Sì, sono opere che da vicino osservi frammentate e poi, man mano che ti allontani cominciano a diventare riconoscibili. Ma rendere riconoscibile un soggetto non è una mia ossessione, perché comunque quella che faccio è una traduzione e quindi una menzogna.
Parliamo dei colori: che tipo di lavoro fai a livello cromatico?
Faccio molte prove, sia al computer che in stampa. Ma chiaramente un po’ lascio i legami col tema, con l’elemento. Verde e marrone per la terra…
[Mentre parliamo come sottofondo scorrono colonne sonore di film di fantascienza (tra l’altro il giorno prima dell’intervista No Curves è andato a vedere Interstellar), intervallate a pezzi di musica elettronica. Al momento di sbobinare la registrazione mi accorgo però che il rumore costante, quello che ha accompagnato l’intera conversazione, è il rumore di pagine sfogliate.
Sono tantissimi i libri sui tavoli, tantissimi quelli che mi ha mostrato. Tra Kandinskij, Malevič, Rodčenko, costruttivismo, suprematismo, futurismo… Le avanguardie storiche più svariati altri libri d’arte e cataloghi, alcune opere di chiara impronta sci-fi, ma pure molta letteratura: Hemingway, Conrad, Poe, Stevenson.
Sfogliamo libri e No Curves commenta]
Ho scoperto tanta di quella roba, in quest’ultimo anno, con le ricerche che ho fatto! Ho raccolto materiale per ben più che una sola mostra.
Guarda qua, questo è del ’25. Adesso sai quanti illustratori e street artist disegnano così?
Anche tu vieni speso etichettato come “street artist”…
All’arte urbana, alla street art ci sono vicino perché ho iniziato da lì ma poi non è che mi consideri parte di quella scena.

A proposito di libri: ne farai uno sulla mostra?
Sì, sto lavorando con Pixartprinting, che uno degli sponsor principali dell’evento. Si sono dimostrati immediatamente entusiasti del progetto e hanno deciso di supportarlo occupandosi di tutti i materiali stampati della mostra oltre che con una monografia su di me e la mia carriera.
[Mi fa vedere le prime bozze, che ovviamente per il momento non posso mostrare, e assicuro che è una vera bomba].
Oltre a Pixartprinting hai altri grandi sponsor e la cosa mi lascia meravigliato è che, forse per la prima volta, sono tutti molto centrati col tema della mostra.

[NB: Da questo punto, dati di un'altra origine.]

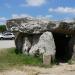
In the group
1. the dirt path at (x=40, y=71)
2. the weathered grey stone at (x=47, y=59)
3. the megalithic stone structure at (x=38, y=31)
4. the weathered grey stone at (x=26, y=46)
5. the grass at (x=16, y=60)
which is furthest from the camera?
the weathered grey stone at (x=26, y=46)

È stato un lungo lavoro anche quello: trovare sponsor che non solo credessero in Exp(l)oration ma che in qualche modo fossero legati al concetto di esplorazione.

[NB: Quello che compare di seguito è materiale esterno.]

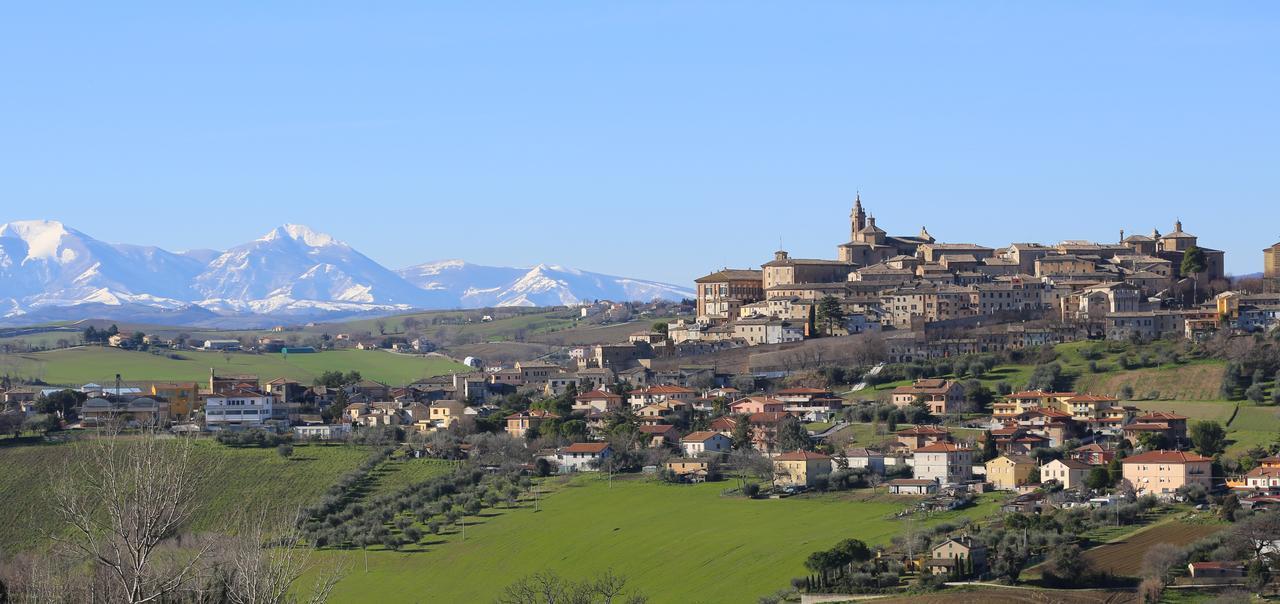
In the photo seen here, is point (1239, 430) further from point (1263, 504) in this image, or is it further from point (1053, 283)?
point (1053, 283)

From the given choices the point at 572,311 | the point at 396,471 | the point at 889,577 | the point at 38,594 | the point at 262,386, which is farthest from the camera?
the point at 572,311

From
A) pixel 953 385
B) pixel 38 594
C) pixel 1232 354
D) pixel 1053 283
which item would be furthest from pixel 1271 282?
pixel 38 594

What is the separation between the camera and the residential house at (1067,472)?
57487 millimetres

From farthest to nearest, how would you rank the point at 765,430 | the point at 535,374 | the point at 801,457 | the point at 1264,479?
the point at 535,374, the point at 765,430, the point at 801,457, the point at 1264,479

C’è Red Bull, che ha organizzato il “salto” di Felix Baumgartner da 39000 metri di altitudine. E c’è Vibram, che oltre a produrre le celeberrime suole, utilizzate da marchi di tutto il mondo, è stata fondata da un alpinista, Vitale Bramani, che proprio per la sua esperienza di esploratore e guida alpina creò le prime suole vulcanizzate, studiate apposta per avere più aderenza col la roccia.
E inoltre c’è Tatras, marchio che produce piumini di altissima qualità, che unisce design giapponese e qualità italiana. Fondato da Masanaka Sakao e prende il nome dai Monti Tatra, una catena montuosa dei Carpazi.